Strategy confronts a financial challenge that extends beyond cryptocurrency market volatility.

Julio Moreno, CryptoQuant’s head of research, released an analysis Tuesday recommending Strategy immediately halt bitcoin acquisitions and concentrate on strengthening its cash reserves. This warning arrives as STRC, the company’s preferred stock instrument, plummeted to a historic low of $82.50 last week—representing a 17.5% discount from its $100 par value.

Moreno’s argument centers on a troubling trend: escalating dividend commitments paired with deteriorating cash liquidity.

The company’s annual dividend obligations have surged from approximately $300 million at the beginning of 2026 to roughly $1.2 billion presently. This represents a nearly 400% increase within half a year, fueled by Strategy’s continued issuance of STRC to finance bitcoin acquisitions.

MSTR Stock Card Strategy Inc, MSTR

Concurrently, the company’s cash holdings have declined 38% since January. Strategy also executed a $1.5 billion buyback of its 0% convertible senior notes maturing in 2029, further depleting available liquidity.

The outcome: dividend coverage has plummeted from exceeding seven years at the start of 2026 to a mere 14 months currently.

Liquidity Dilemma

Moreno calculates that Strategy requires approximately $2.8 billion in cash reserves to reestablish a more sustainable 24-month dividend coverage buffer—essentially double its current holdings.

Liquidating bitcoin holdings to achieve this target presents its own complications. Strategy currently carries an aggregate unrealized bitcoin loss approaching $10.6 billion. Every bitcoin acquisition made throughout 2024, 2025, and 2026 remains below cost basis.
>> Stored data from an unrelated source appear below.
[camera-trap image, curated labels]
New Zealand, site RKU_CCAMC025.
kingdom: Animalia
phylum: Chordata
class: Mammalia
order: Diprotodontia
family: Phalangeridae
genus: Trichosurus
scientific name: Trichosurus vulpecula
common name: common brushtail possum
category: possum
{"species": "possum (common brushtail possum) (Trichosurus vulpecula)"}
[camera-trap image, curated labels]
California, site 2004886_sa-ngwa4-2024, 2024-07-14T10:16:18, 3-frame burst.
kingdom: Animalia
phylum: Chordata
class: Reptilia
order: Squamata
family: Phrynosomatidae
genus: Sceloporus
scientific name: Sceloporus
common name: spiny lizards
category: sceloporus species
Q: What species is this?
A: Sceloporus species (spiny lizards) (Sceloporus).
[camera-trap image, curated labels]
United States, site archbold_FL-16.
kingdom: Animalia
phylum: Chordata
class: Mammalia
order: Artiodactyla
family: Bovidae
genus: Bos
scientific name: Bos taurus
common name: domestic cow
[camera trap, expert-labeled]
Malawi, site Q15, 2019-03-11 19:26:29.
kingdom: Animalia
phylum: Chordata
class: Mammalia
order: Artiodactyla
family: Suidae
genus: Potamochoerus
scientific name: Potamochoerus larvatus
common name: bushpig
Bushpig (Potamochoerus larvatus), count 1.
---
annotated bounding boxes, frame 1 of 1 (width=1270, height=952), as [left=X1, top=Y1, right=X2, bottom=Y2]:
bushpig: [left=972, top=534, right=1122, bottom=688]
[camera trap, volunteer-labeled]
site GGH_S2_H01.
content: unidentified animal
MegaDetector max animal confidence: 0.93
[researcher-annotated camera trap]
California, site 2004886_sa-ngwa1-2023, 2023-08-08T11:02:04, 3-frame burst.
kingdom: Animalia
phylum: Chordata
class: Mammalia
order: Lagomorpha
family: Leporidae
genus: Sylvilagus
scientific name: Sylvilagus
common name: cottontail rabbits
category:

“Any forced Bitcoin sale at current prices would crystallize these losses at scale and destroy shareholder value,” Moreno wrote.

This creates a strategic bind: the company cannot easily liquidate bitcoin assets, yet continuing to issue preferred stock without adequate cash backing proves equally problematic.

STRC dividends accumulate, meaning suspension of payments merely defers rather than eliminates the obligation. Moreno believes suspension remains improbable given the reputational damage it would inflict.

Moreno’s Strategic Recommendations

Beyond freezing purchases, Moreno proposed two additional measures. He advocates for Strategy to implement a data-driven methodology for timing bitcoin acquisitions rather than purchasing opportunistically whenever capital becomes available.

“‘Strategy always buys the local top’ has become a genuine market meme,” he wrote.

He further recommends the company establish protocols for strategic bitcoin sales during future bull cycles—an approach Strategy has never executed at meaningful scale—to realize profits and replenish cash reserves.

JPMorgan analysts raised comparable concerns earlier this month following Strategy’s sale of 32 bitcoin, a transaction that “spooked” markets despite its minimal scale.

Strategy retains options including raising its 11.5% STRC dividend yield or issuing MSTR common stock to demonstrate dividend-paying capacity. Moreno recognizes both mechanisms remain available but cautioned: “the path back to $100 is not straightforward.”